DATA FOR THE TASK:
#####

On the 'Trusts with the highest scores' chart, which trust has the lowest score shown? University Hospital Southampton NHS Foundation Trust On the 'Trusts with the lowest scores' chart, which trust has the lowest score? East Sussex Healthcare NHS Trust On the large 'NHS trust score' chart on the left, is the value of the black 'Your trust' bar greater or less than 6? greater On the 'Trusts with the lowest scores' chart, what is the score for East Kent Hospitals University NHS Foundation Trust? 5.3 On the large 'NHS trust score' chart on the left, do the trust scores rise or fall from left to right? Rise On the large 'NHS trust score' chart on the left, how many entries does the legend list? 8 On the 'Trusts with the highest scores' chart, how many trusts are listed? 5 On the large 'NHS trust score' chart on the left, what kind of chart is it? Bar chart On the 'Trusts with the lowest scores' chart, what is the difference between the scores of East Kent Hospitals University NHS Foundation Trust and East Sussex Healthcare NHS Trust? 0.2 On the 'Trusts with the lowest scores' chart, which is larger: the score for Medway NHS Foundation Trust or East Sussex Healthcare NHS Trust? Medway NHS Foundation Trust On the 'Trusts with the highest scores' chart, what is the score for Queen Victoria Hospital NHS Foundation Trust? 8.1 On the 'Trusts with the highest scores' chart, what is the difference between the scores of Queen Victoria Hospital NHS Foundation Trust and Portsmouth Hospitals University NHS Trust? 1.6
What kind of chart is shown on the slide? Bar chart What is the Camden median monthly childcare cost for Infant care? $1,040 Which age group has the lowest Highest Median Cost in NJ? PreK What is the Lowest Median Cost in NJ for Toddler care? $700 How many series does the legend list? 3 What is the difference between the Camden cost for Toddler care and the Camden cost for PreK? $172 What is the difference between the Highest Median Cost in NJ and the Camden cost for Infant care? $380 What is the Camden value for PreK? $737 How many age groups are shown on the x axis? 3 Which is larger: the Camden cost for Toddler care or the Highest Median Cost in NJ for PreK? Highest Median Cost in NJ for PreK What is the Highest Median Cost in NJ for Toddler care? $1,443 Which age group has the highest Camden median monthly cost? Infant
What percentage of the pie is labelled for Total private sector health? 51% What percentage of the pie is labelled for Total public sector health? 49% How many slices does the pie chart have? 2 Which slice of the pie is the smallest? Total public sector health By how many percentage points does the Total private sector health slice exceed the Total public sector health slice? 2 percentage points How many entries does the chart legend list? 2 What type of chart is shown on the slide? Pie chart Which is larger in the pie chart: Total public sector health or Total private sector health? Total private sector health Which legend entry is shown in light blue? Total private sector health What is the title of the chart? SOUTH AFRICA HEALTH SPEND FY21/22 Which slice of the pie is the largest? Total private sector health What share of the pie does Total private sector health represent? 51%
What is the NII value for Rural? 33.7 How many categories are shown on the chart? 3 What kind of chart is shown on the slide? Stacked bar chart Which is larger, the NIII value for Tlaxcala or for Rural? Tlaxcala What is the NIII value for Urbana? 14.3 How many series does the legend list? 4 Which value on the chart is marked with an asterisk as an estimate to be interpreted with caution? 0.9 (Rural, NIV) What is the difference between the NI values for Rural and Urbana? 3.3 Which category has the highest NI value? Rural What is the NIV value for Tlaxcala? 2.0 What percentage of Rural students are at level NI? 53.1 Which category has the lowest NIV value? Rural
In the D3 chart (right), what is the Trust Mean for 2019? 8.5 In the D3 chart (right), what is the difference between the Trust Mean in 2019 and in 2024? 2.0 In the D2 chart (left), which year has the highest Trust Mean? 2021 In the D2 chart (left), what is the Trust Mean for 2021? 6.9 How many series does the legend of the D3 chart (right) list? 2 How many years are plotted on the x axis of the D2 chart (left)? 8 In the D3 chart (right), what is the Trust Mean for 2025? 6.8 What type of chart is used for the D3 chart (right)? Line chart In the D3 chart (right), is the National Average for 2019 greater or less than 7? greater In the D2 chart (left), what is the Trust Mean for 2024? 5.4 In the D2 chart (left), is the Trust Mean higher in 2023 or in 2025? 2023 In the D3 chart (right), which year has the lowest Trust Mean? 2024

#####

Pick out each line of the material above that contains the string "interpreted", matching case exactly.

What is the NII value for Rural? 33.7 How many categories are shown on the chart? 3 What kind of chart is shown on the slide? Stacked bar chart Which is larger, the NIII value for Tlaxcala or for Rural? Tlaxcala What is the NIII value for Urbana? 14.3 How many series does the legend list? 4 Which value on the chart is marked with an asterisk as an estimate to be interpreted with caution? 0.9 (Rural, NIV) What is the difference between the NI values for Rural and Urbana? 3.3 Which category has the highest NI value? Rural What is the NIV value for Tlaxcala? 2.0 What percentage of Rural students are at level NI? 53.1 Which category has the lowest NIV value? Rural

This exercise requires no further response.